● PROBLEM TO WORK ON
Gather every line in the records below that contains the string "dress", and copy each such line in full.

● RAW DATA
=-=-=

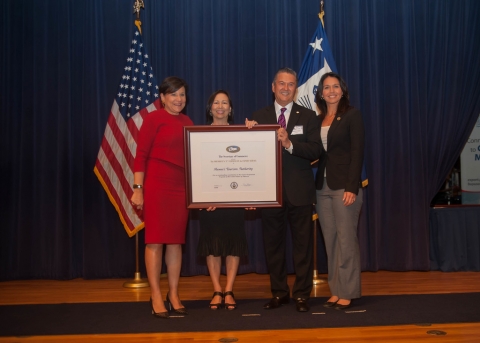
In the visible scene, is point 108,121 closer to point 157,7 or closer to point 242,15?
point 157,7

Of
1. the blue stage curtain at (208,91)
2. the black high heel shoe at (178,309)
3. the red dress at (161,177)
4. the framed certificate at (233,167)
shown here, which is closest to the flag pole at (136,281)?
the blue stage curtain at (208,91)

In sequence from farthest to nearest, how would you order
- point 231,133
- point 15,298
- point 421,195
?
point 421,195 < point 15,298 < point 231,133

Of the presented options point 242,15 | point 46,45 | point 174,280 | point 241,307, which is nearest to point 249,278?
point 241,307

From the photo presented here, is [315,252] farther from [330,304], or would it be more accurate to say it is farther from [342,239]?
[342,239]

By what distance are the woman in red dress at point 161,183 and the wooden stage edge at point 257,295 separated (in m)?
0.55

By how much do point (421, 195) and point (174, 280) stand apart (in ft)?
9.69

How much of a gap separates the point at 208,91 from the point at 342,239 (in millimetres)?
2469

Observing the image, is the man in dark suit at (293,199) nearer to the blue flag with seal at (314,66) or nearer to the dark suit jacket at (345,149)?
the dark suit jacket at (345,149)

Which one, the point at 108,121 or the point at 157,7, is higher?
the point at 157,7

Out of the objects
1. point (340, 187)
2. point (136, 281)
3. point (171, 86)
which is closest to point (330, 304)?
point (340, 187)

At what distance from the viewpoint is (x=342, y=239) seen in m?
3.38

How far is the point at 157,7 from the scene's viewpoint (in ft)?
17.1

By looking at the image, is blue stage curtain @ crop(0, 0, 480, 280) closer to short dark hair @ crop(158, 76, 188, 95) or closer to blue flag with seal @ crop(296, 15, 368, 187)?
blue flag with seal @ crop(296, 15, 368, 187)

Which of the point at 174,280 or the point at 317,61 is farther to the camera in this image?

=-=-=

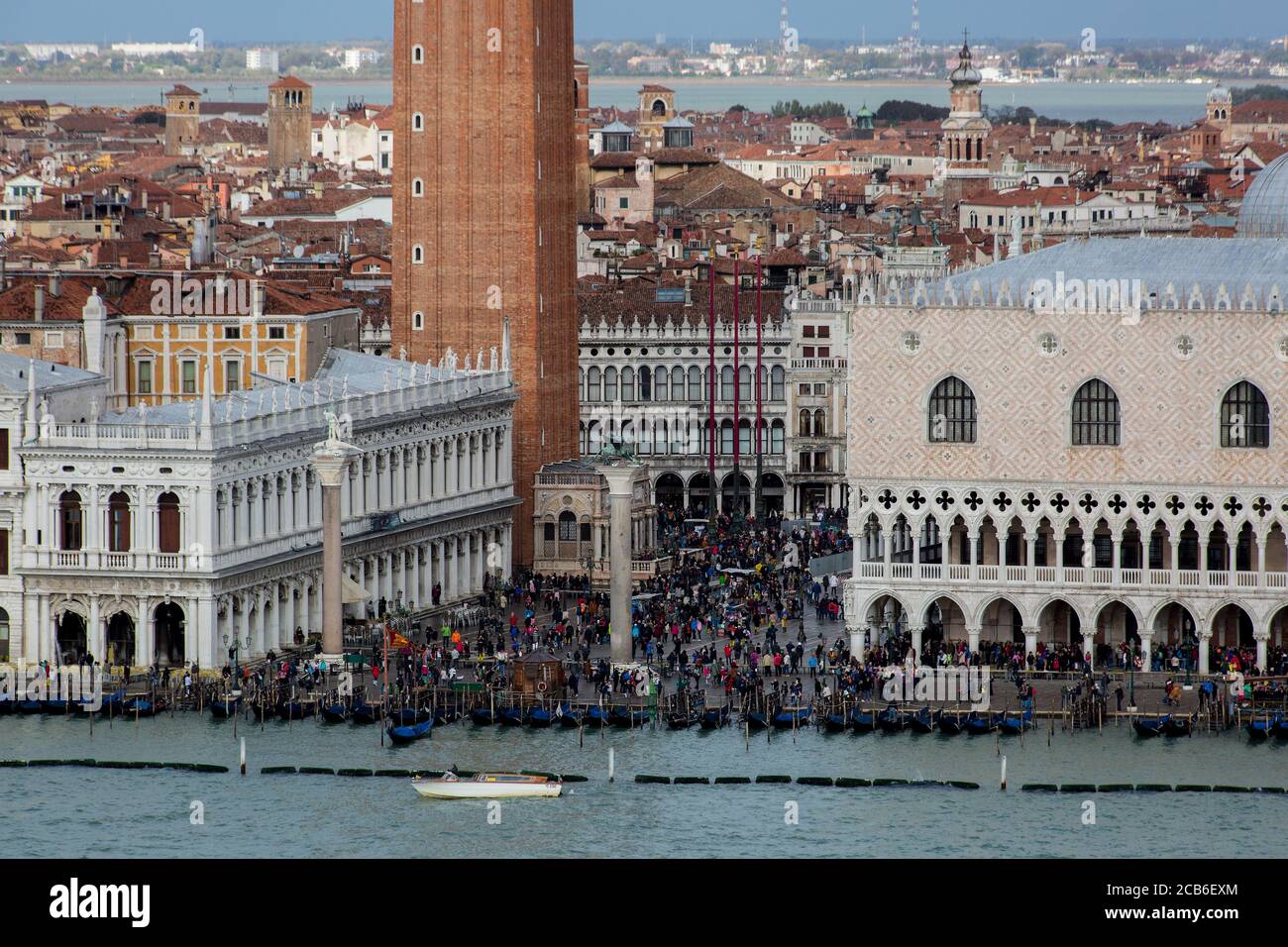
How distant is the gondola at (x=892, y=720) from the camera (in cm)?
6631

=-=-=

● TASK OUTPUT
3. the red dress at (161,177)
By what distance are the woman in red dress at point 161,183 and the wooden stage edge at point 257,295 separated (in m)?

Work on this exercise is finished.